In this world, in the city of Astreiant, there are tensions between old nobles and new guilds, and a police force drawn from commoners has been set up, known as the Points. Rathe works as a pointsman at Point of Hopes, and as the book begins, he’s called to investigate the disappearance of a butcher’s apprentice girl. Meanwhile, Philip Eslingen has been promoted to lieutenant in one of the mercenary companies that has been paid off, and wants to spend the summer quietly until he can get a good position in the autumn recruiting season. The two men circulate throughout the city, very familiar to one and very strange to the other, in alternating chapters, as the mystery of the disappearing children deepens.
The world is very well developed, with lots of different cultures. We only see Astreiant up close, but there’s a real sense of a whole planet out there, seen from a viewpoint similar to Renaissance Italy. It’s a pleasantly diverse world. It’s worth mentioning that Philip as a white-skinned Leaguer runs into some prejudice for this in dark-skinned Astreiant, which had a war with the League twenty years ago. (Rathe, our other hero, is from the lower classes of Astreiant.) We see people of lots of different skin shades and cultures.
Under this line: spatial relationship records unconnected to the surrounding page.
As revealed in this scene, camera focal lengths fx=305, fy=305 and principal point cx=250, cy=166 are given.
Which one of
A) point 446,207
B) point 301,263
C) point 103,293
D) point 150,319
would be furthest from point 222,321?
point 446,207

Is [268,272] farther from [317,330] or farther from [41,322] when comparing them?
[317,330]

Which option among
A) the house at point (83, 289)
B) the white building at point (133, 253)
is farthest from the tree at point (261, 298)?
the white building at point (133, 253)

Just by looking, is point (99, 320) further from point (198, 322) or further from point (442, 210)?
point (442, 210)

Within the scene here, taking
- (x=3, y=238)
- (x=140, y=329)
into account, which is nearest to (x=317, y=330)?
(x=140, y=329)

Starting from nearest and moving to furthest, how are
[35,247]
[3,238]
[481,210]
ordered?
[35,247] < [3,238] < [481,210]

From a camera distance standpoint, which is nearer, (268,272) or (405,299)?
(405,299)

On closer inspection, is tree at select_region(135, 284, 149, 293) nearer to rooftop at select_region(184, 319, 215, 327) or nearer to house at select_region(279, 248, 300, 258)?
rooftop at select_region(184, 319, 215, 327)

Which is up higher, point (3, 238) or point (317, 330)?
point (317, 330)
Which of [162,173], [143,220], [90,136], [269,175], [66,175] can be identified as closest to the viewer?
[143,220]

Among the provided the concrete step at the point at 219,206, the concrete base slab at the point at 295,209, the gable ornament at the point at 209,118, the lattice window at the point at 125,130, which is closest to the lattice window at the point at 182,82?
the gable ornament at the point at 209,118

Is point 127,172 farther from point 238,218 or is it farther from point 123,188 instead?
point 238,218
This is a world with little problem with homosexuality—which makes sense when it’s defining gender astrologically as much as physically—and it seems about as common as it is now. There’s a one-legged ex-soldier working as a recruiter, and there are people of all ages. This shouldn’t be notable and unusual, but it is. Scott and Barnett get these things right.
The mystery plot is there, and competent enough, but it’s just there to keep things moving. The world is so interesting that it doesn’t really matter what happens, as long as the characters have a reason to keep moving about in it. I noticed this more in the sequel, Point of Dreams, where I was more familiar with the world. Both books have mysteries that Rathe and Eslingen have reasons to investigate, in neither book is that really the point. The social revolutions just beginning, the magic the obsession with clocks and time and astrology, the strange moment when all the clocks strike in the night and everyone is terrified, are a lot more interesting than the eventual revelation of the plot. While I’m on negative points, some of the names are awful—would any mother call a son Istre b’Estorr? And how are you supposed to pronounce Trijntje? But in compensation, the use of actual words, “magistry” (magic), “locks” (guns) “pointsmen” (policemen) is done brilliantly. And the names do work for giving you the feel of several different cultures. I just prefer things that don’t get stuck in my throat.
Generally this is a delightful novel, well written and well thought-out.